▶ _Requirement 1_:
In the office ergonomics text, starting with "Key items to" and going on through "your shoulder muscles).", write the passage out again, switching "keyboard" to "laptop".
▶ _Requirement 2_:
Pick up the office ergonomics guide after its last sentence and keep writing it.

Health and Safety

Ergonomic considerations

Ergonomics includes the practice of designing someone’s workstation to fit his or her individual needs.  As standard office equipment varies to reflect multiple uses, it is beneficial to make individualized adjustments to fit every person’s body shape and job demands.

Workstation set-up, safe lifting techniques, proper posture, appropriate seating position, and adaptive equipment are only a few of the many examples of ergonomics in the workplace.

Key items to review to help ensure that your office workstation is set up correctly:

Mousing

Ensure the mouse is placed as close as possible to the end of the keyboard. It should also be at the same level (height) as the keyboard to avoid reaching (which engages your shoulder muscles).

Telephone answering

Cradling the handset between shoulder and ear is ergonomically unsound. It contracts the muscles on one side of the neck and extends those on the other side.

Forearm orientation

Maintain an imaginary straight line from the inner crook of your elbows to the top of your wrists to the top of your large knuckles. Your elbows should be at a 90 to 110 degree angle (hands may be slightly downward), with your upper arms dropping as they do naturally in an orientation perpendicular to the floor -- do not reach forward -- this may mean pulling your chair in.

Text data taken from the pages
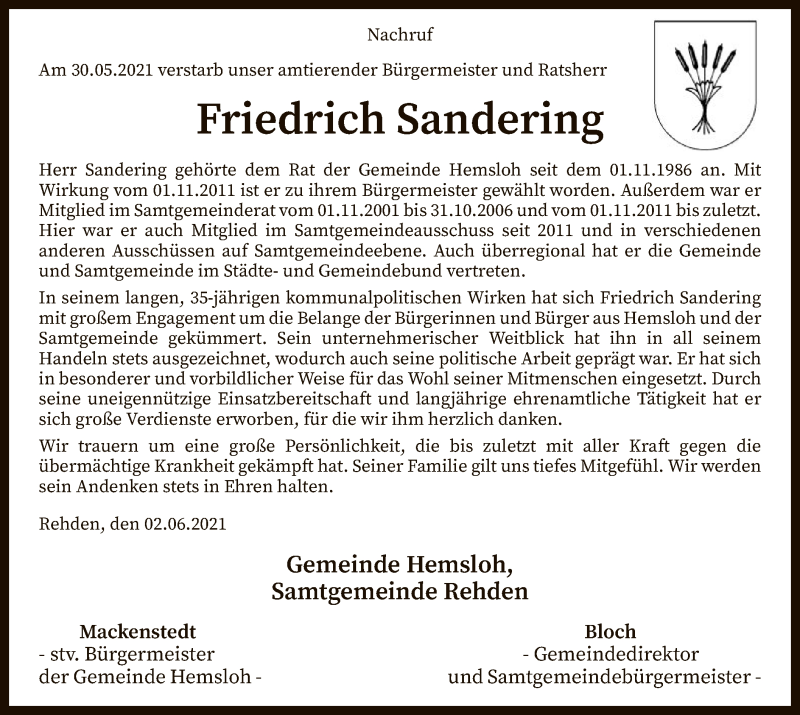 Nachruf

Am 30.05.2021 verstarb unser amtierender Bürgermeister und Ratsherr

Friedrich Sandering

Herr Sandering gehörte dem Rat der Gemeinde Hemsloh seit dem 01.11.1986 an. Mit Wirkung vom 01.11.2011 ist er zu ihrem Bürgermeister gewählt worden. Außerdem war er Mitglied im Samtgemeinderat vom 01.11.2001 bis 31.10.2006 und vom 01.11.2011 bis zuletzt. Hier war er auch Mitglied im Samtgemeindeausschuss seit 2011 und in verschiedenen anderen Ausschüssen auf Samtgemeindeebene. Auch überregional hat er die Gemeinde und Samtgemeinde im Städte- und Gemeindebund vertreten.

In seinem langen, 35-jährigen kommunalpolitischen Wirken hat sich Friedrich Sandering mit großem Engagement um die Belange der Bürgerinnen und Bürger aus Hemsloh und der Samtgemeinde gekümmert. Sein unternehmerischer Weitblick hat ihn in all seinem Handeln stets ausgezeichnet, wodurch auch seine politische Arbeit geprägt war. Er hat sich in besonderer und vorbildlicher Weise für das Wohl seiner Mitmenschen eingesetzt. Durch seine uneigennützige Einsatzbereitschaft und langjährige ehrenamtliche Tätigkeit hat er sich große Verdienste erworben, für die wir ihm herzlich danken.

Wir trauern um eine große Persönlichkeit, die bis zuletzt mit aller Kraft gegen die übermächtige Krankheit gekämpft hat. Seiner Familie gilt uns tiefes Mitgefühl. Wir werden sein Andenken stets in Ehren halten.

Rehden, den 02.06.2021

Gemeinde Hemsloh,
Samtgemeinde Rehden

Mackenstedt
- stv. Bürgermeister
der Gemeinde Hemsloh -

Bloch
- Gemeindedirektor
und Samtgemeindebürgermeister -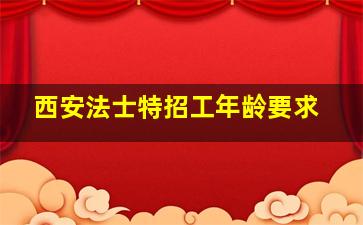 西安法士特招工年龄要求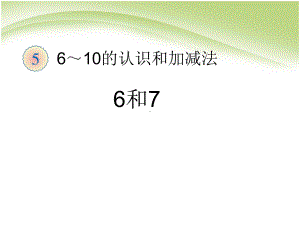 5 6～10的认识和加减法

6和7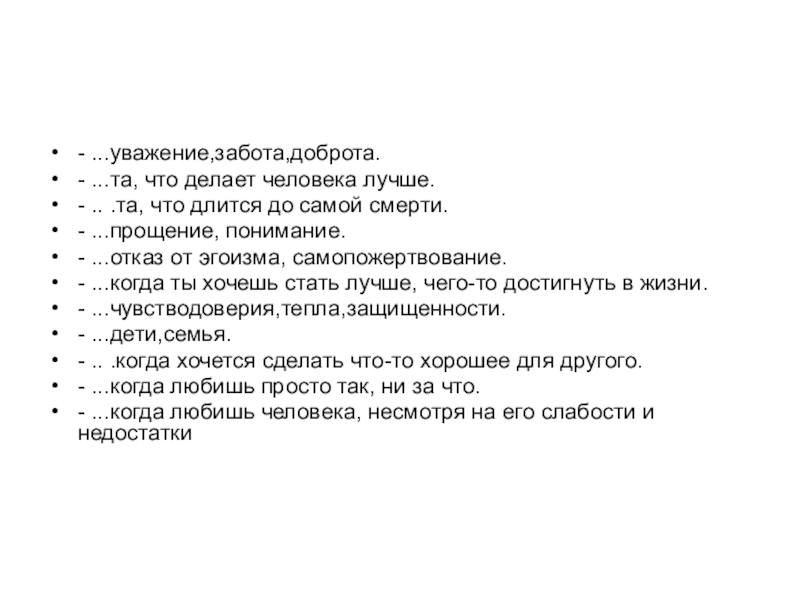 • - ...уважение,забота,доброта.
• - ...та, что делает человека лучше.
• - .. .та, что длится до самой смерти.
• - ...прощение, понимание.
• - ...отказ от эгоизма, самопожертвование.
• - ...когда ты хочешь стать лучше, чего-то достигнуть в жизни.
• - ...чувстводоверия,тепла,защищенности.
• - ...дети,семья.
• - .. .когда хочется сделать что-то хорошее для другого.
• - ...когда любишь просто так, ни за что.
• - ...когда любишь человека, несмотря на его слабости и недостатки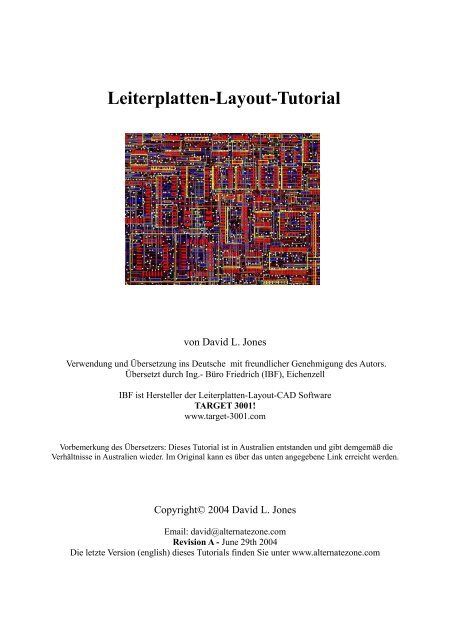 Leiterplatten-Layout-Tutorial

von David L. Jones

Verwendung und Übersetzung ins Deutsche mit freundlicher Genehmigung des Autors.
Übersetzt durch Ing.- Büro Friedrich (IBF), Eichenzell

IBF ist Hersteller der Leiterplatten-Layout-CAD Software
TARGET 3001!
www.target-3001.com

Vorbemerkung des Übersetzers: Dieses Tutorial ist in Australien entstanden und gibt demgemäß die Verhältnisse in Australien wieder. Im Original kann es über das unten angegebene Link erreicht werden.

Copyright© 2004 David L. Jones

Email: david@alternatezone.com
Revision A - June 29th 2004
Die letzte Version (english) dieses Tutorials finden Sie unter www.alternatezone.com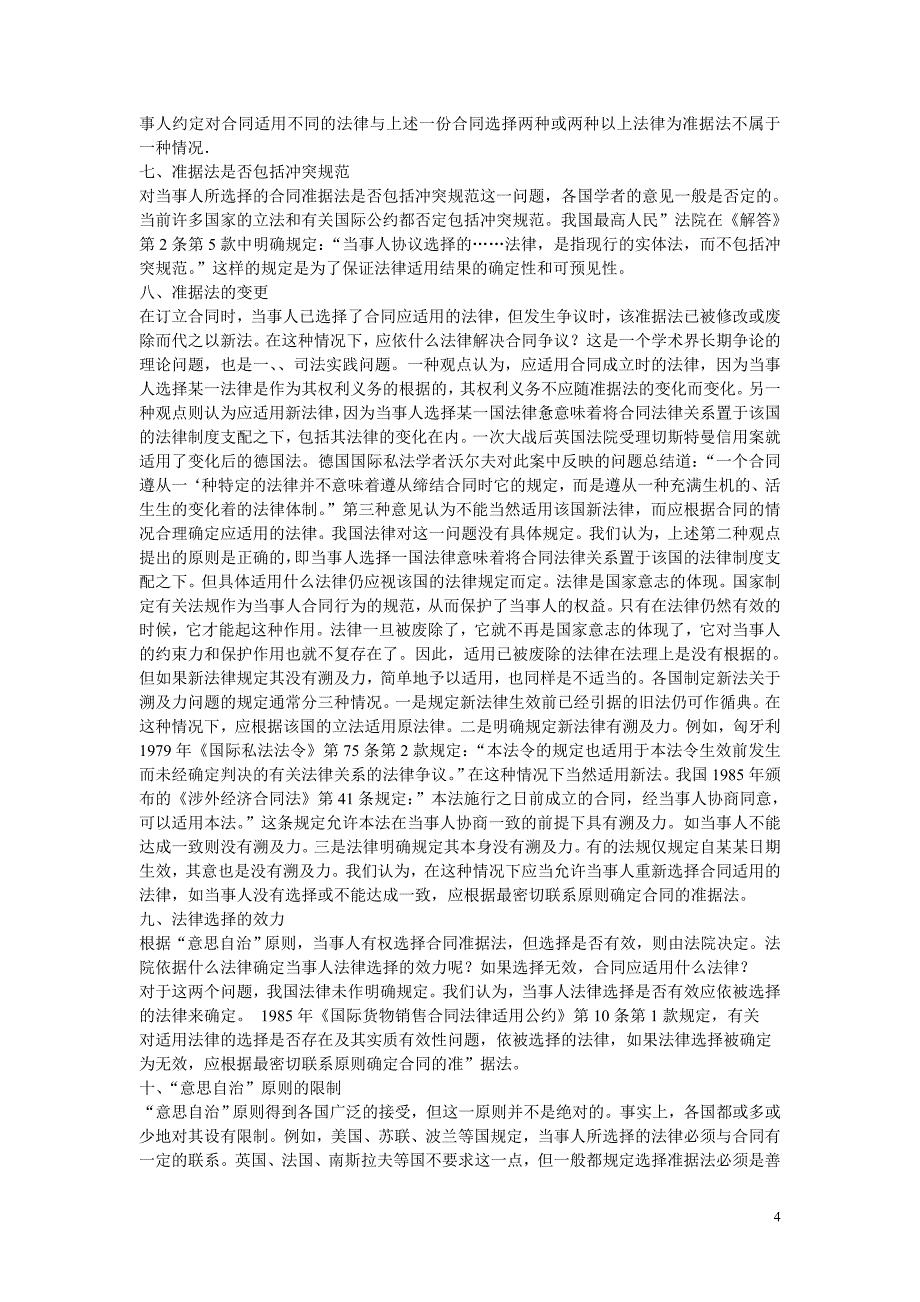 事人约定对合同适用不同的法律与上述一份合同选择两种或两种以上法律为准据法不属于一种情况.

七、准据法是否包括冲突规范

对当事人所选择的合同准据法是否包括冲突规范这一问题，各国学者的意见一般是否定的。当前许多国家的立法和有关国际公约都否定包括冲突规范。我国最高人民”法院在《解答》第 2 条第 5 款中明确规定：“当事人协议选择的……法律，是指现行的实体法，而不包括冲突规范。”这样的规定是为了保证法律适用结果的确定性和可预见性。

八、准据法的变更

在订立合同时，当事人已选择了合同应适用的法律，但发生争议时，该准据法已被修改或废除而代之以新法。在这种情况下，应依什么法律解决合同争议？这是一个学术界长期争论的理论问题，也是一、、司法实践问题。一种观点认为，应适用合同成立时的法律，因为当事人选择某一法律是作为其权利义务的根据的，其权利义务不应随准据法的变化而变化。另一种观点则认为应适用新法律，因为当事人选择某一国法律意意味着将合同法律关系置于该国的法律制度支配之下，包括其法律的变化在内。一次大战后英国法院受理切斯特曼信用案就适用了变化后的德国法。德国国际私法学者沃尔夫对此案中反映的问题总结道：“一个合同遵从一‘种特定的法律并不意味着遵从缔结合同时它的规定，而是遵从一种充满生机的、活生生的变化着的法律体制。”第三种意见认为不能当然适用该国新法律，而应根据合同的情况合理确定应适用的法律。我国法律对这一问题没有具体规定。我们认为，上述第二种观点提出的原则是正确的，即当事人选择一国法律意味着将合同法律关系置于该国的法律制度支配之下。但具体适用什么法律仍应视该国的法律规定而定。法律是国家意志的体现。国家制定有关法规作为当事人合同行为的规范，从而保护了当事人的权益。只有在法律仍然有效的时候，它才能起这种作用。法律一旦被废除了，它就不再是国家意志的体现了，它对当事人的约束力和保护作用也就不复存在了。因此，适用已被废除的法律在法理上是没有根据的。但如果新法律规定其没有溯及力，简单地予以适用，也同样是不适当的。各国制定新法关于溯及力问题的规定通常分三种情况。一是规定新法律生效前已经引据的旧法仍可作循典。在这种情况下，应根据该国的立法适用原法律。二是明确规定新法律有溯及力。例如，匈牙利 1979 年《国际私法法令》第 75 条第 2 款规定：“本法令的规定也适用于本法令生效前发生而未经确定判决的有关法律关系的法律争议。”在这种情况下当然适用新法。我国 1985 年颁布的《涉外经济合同法》第 41 条规定：”本法施行之日前成立的合同，经当事人协商同意，可以适用本法。”这条规定允许本法在当事人协商一致的前提下具有溯及力。如当事人不能达成一致则没有溯及力。三是法律明确规定其本身没有溯及力。有的法规仅规定自某某日期生效，其意也是没有溯及力。我们认为，在这种情况下应当允许当事人重新选择合同适用的法律，如当事人没有选择或不能达成一致，应根据最密切联系原则确定合同的准据法。

九、法律选择的效力

根据“意思自治”原则，当事人有权选择合同准据法，但选择是否有效，则由法院决定。法院依据什么法律确定当事人法律选择的效力呢？如果选择无效，合同应适用什么法律？
对于这两个问题，我国法律未作明确规定。我们认为，当事人法律选择是否有效应依被选择的法律来确定。 1985 年《国际货物销售合同法律适用公约》第 10 条第 1 款规定，有关对适用法律的选择是否存在及其实质有效性问题，依被选择的法律，如果法律选择被确定为无效，应根据最密切联系原则确定合同的准”据法。

十、“意思自治”原则的限制

“意思自治”原则得到各国广泛的接受，但这一原则并不是绝对的。事实上，各国都或多或少地对其设有限制。例如，美国、苏联、波兰等国规定，当事人所选择的法律必须与合同有一定的联系。英国、法国、南斯拉夫等国不要求这一点，但一般都规定选择准据法必须是善

4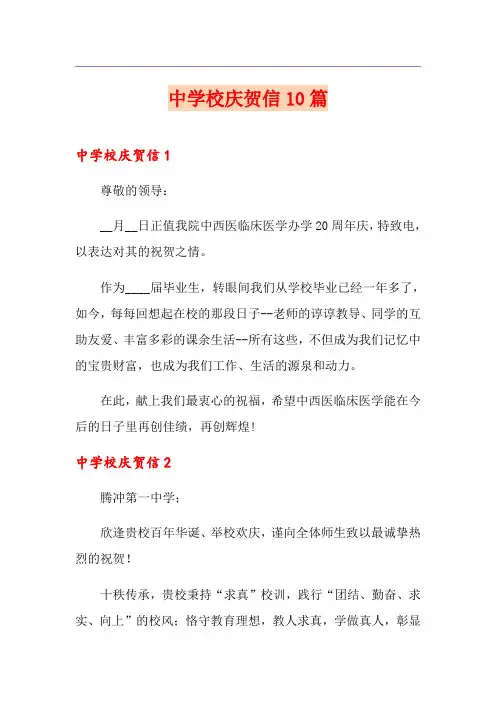 中学校庆贺信10篇

中学校庆贺信1

尊敬的领导：

__月__日正值我院中西医临床医学办学20周年庆，特致电，以表达对其的祝贺之情。

作为____届毕业生，转眼间我们从学校毕业已经一年多了，如今，每每回想起在校的那段日子--老师的谆谆教导、同学的互助友爱、丰富多彩的课余生活--所有这些，不但成为我们记忆中的宝贵财富，也成为我们工作、生活的源泉和动力。

在此，献上我们最衷心的祝福，希望中西医临床医学能在今后的日子里再创佳绩，再创辉煌！

中学校庆贺信2

腾冲第一中学：

欣逢贵校百年华诞、举校欢庆，谨向全体师生致以最诚挚热烈的祝贺！

十秩传承，贵校秉持“求真”校训，践行“团结、勤奋、求实、向上”的校风；恪守教育理想，教人求真，学做真人，彰显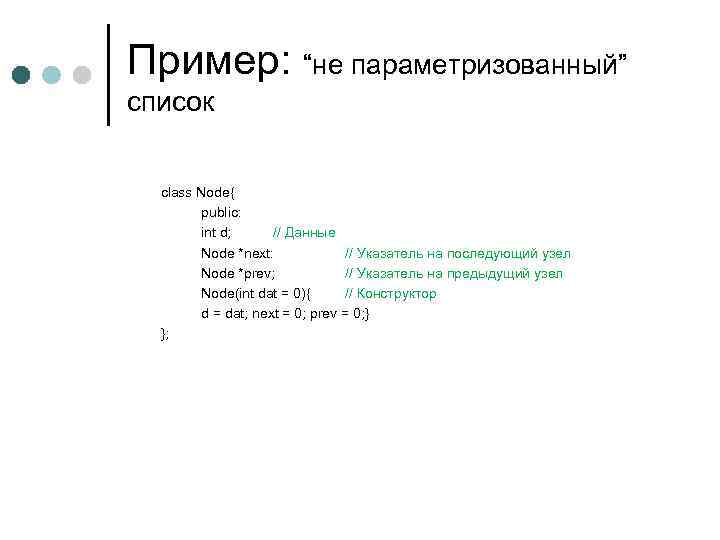 Пример: “не параметризованный” список

class Node{
public:
int d; // Данные
Node *next: // Указатель на последующий узел
Node *prev; // Указатель на предыдущий узел
Node(int dat = 0){ // Конструктор
d = dat; next = 0; prev = 0;}
};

▶ _Exercise result 1_:
Key items to review to help ensure that your office workstation is set up correctly:

Mousing

Ensure the mouse is placed as close as possible to the end of the laptop. It should also be at the same level (height) as the laptop to avoid reaching (which engages your shoulder muscles).

▶ _Exercise result 2_:
Armrest placement

When keying, ensure your elbows are near your sides, not on your armrests. If there is not room to do this, have the armrests removed, lower the armrests when keying (if they are adjustable in height), or adjust the armrests farther apart (if they adjust laterally). Your elbows should comfortably rest on your armrests when you are not keying, and your shoulders should be relaxed, not raised.

Desk writing surface

Your elbows should just graze the desktop when you are writing. The easiest way to tell if your chair is at the right height for this task is to place your chair sideways to your desk, bend your elbow at 90 degrees, relax your shoulders, and ensure your elbow just touches your desk surface.

Monitor location

Your neck has a natural range of motion of 15 degrees in either direction. If your monitor is to one side, please move it so that it is centered -- there should be an imaginary line from the centre of you, through the centre of the keys you are using on the computer (normally, the lettered keys, which means you centre yourself on the space bar), to the centre of the monitor.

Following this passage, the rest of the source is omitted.